> _What you have to do_
Write out the rows again, beginning with the row that contains "Can you tell" and continuing through the last row, with "dark hardwood floor" swapped for "oak hardwood floor" and nothing else altered.

> _Extracted records_
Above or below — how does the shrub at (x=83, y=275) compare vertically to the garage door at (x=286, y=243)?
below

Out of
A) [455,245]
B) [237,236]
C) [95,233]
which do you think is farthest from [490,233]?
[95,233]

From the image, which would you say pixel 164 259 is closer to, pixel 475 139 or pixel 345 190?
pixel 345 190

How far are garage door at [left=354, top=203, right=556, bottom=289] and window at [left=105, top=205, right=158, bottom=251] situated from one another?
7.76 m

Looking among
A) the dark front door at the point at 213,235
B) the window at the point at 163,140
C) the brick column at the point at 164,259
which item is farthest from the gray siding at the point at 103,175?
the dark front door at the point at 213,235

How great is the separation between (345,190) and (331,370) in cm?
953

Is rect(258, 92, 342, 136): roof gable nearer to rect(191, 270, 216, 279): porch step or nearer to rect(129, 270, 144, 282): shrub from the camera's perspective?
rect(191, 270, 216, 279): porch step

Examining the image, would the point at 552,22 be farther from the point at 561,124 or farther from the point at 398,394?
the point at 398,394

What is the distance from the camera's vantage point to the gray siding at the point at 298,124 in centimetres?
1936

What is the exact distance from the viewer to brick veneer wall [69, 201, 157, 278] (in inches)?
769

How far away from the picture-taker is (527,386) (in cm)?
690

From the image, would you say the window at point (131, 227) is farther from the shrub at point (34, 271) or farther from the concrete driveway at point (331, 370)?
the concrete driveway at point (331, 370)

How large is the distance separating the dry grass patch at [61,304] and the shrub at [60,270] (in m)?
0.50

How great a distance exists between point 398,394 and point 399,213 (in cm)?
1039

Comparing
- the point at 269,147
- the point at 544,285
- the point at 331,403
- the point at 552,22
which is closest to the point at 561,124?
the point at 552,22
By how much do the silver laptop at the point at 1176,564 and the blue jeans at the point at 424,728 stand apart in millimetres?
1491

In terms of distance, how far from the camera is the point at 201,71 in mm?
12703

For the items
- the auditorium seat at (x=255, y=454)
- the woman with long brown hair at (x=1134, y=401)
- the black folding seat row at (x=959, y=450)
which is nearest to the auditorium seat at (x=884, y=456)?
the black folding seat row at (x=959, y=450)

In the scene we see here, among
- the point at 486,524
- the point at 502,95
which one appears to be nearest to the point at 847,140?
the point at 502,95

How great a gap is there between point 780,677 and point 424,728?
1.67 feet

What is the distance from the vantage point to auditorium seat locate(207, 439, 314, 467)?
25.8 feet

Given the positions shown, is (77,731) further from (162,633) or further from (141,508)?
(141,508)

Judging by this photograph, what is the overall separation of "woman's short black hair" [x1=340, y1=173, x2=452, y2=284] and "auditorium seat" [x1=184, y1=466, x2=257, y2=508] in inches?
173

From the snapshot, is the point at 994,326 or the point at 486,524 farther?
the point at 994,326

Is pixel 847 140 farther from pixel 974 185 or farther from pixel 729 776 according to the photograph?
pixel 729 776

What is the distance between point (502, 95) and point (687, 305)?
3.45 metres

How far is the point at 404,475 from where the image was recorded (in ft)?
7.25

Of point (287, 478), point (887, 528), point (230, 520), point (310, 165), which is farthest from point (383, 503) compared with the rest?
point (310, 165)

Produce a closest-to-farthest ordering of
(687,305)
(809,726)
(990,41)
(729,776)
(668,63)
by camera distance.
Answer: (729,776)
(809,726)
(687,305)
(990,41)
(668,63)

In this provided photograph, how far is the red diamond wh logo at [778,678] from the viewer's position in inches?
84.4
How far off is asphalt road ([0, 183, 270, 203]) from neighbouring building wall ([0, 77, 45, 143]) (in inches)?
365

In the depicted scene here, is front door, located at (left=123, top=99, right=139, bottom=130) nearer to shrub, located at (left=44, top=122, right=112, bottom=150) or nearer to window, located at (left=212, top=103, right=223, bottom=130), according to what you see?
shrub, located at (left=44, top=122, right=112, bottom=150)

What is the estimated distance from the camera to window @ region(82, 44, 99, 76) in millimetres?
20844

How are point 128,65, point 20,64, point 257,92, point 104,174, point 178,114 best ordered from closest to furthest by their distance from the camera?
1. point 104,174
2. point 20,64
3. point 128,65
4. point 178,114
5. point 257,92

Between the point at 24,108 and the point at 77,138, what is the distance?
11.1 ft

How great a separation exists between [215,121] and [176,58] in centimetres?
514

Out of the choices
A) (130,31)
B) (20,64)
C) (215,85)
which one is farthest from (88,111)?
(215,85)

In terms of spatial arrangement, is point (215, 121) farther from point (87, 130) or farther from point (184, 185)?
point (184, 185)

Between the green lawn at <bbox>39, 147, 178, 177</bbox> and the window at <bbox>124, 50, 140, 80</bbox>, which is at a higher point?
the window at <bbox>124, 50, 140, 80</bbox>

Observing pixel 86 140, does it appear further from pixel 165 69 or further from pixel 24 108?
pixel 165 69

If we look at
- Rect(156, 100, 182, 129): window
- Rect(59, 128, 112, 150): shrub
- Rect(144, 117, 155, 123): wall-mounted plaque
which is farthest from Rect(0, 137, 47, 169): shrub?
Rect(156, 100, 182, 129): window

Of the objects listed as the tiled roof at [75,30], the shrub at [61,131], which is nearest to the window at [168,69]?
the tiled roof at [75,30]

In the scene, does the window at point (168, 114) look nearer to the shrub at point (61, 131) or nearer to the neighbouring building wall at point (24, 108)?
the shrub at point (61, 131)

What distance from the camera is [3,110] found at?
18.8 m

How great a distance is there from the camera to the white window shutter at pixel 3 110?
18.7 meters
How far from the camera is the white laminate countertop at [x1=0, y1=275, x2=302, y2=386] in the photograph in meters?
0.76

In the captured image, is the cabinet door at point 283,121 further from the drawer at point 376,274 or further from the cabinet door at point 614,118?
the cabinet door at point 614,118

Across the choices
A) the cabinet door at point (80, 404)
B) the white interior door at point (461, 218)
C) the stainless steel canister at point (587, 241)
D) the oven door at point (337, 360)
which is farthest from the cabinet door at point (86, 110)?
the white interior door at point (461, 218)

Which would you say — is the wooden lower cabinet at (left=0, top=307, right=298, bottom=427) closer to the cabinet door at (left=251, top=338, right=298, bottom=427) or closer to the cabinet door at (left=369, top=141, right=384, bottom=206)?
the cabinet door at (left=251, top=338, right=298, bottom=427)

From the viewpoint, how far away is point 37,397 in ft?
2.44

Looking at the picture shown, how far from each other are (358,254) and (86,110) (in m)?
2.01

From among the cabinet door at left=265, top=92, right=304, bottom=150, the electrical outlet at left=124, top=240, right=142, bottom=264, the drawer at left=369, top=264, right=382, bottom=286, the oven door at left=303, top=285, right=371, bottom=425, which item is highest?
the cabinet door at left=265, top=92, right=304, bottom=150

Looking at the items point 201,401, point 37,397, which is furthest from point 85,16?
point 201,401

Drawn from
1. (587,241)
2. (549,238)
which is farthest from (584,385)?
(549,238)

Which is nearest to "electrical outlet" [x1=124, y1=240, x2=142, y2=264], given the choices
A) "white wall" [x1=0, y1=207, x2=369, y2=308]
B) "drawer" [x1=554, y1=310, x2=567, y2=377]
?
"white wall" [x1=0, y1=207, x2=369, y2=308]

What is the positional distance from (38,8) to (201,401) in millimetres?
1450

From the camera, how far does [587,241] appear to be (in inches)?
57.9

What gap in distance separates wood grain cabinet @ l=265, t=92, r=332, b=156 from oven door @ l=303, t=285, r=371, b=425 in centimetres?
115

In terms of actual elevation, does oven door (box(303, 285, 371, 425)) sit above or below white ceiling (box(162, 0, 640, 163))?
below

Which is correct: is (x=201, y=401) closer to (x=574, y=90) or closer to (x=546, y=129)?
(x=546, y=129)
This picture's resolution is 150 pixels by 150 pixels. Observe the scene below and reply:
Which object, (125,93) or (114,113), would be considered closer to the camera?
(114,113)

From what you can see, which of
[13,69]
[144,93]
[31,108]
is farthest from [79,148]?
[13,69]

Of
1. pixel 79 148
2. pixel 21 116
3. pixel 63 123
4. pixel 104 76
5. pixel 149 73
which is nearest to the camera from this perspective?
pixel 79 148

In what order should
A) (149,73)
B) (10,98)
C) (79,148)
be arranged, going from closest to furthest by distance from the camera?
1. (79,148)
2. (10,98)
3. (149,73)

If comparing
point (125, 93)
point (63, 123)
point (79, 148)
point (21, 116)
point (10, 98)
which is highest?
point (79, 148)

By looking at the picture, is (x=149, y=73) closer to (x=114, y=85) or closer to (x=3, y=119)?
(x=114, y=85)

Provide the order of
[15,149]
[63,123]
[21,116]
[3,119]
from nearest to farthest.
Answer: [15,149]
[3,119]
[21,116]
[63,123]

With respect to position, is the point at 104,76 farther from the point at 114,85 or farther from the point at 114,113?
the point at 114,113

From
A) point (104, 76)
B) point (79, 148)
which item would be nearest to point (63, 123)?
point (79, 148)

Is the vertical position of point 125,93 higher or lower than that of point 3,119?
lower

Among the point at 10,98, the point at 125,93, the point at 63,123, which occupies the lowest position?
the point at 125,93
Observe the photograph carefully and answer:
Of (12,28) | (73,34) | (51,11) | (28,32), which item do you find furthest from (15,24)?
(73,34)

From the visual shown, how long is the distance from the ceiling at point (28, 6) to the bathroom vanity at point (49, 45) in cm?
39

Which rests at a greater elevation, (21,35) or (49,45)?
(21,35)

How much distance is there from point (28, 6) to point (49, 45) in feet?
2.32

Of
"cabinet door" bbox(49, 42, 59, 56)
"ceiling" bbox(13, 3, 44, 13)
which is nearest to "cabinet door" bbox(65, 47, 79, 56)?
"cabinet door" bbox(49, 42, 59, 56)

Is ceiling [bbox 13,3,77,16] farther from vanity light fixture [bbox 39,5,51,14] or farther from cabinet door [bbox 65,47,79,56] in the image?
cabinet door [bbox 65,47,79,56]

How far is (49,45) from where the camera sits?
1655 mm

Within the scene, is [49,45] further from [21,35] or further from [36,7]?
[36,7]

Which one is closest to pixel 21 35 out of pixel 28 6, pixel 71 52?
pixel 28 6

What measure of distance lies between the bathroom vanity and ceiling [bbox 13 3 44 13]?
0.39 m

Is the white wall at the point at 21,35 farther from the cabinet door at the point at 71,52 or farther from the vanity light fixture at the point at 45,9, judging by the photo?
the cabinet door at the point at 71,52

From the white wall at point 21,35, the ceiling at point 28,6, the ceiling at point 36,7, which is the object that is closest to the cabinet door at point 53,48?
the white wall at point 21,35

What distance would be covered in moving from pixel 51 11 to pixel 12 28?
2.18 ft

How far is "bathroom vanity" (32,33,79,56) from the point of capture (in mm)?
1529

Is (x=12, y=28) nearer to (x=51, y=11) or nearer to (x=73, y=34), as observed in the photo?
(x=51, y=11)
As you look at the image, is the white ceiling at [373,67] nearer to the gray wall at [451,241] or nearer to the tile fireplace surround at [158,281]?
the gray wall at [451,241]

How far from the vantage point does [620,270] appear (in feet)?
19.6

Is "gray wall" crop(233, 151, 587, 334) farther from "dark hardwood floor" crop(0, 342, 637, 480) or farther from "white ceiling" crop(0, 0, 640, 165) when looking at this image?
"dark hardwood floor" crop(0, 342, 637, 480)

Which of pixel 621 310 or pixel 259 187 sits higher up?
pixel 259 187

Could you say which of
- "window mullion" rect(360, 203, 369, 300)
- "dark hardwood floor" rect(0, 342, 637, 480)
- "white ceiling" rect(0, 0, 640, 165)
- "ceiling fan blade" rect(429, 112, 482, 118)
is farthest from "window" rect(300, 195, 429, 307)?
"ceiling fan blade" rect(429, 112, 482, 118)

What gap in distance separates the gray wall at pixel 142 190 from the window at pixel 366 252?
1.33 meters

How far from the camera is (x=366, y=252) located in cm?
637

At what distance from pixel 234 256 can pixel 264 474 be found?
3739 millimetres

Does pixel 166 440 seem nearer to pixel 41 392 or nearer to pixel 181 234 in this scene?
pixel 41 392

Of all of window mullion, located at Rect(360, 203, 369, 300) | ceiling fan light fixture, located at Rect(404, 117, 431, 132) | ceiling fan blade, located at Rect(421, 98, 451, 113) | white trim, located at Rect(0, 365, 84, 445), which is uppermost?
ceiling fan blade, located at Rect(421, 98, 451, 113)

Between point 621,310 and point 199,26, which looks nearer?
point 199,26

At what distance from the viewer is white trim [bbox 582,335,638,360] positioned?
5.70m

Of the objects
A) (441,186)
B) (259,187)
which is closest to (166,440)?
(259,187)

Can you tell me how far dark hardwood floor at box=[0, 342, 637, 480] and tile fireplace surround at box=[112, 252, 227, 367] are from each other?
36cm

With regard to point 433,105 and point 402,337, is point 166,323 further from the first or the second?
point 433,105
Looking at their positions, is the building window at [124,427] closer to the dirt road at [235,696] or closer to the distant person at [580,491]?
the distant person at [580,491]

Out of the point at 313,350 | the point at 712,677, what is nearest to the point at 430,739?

> _Full output_
Can you tell me how far oak hardwood floor at box=[0, 342, 637, 480] and tile fireplace surround at box=[112, 252, 227, 367] are from each other?
36cm

With regard to point 433,105 and point 402,337, is point 166,323 further from the first or the second?
point 433,105
Looking at their positions, is the building window at [124,427] closer to the dirt road at [235,696] or closer to the distant person at [580,491]?
the distant person at [580,491]

Out of the point at 313,350 | the point at 712,677, what is nearest to the point at 430,739?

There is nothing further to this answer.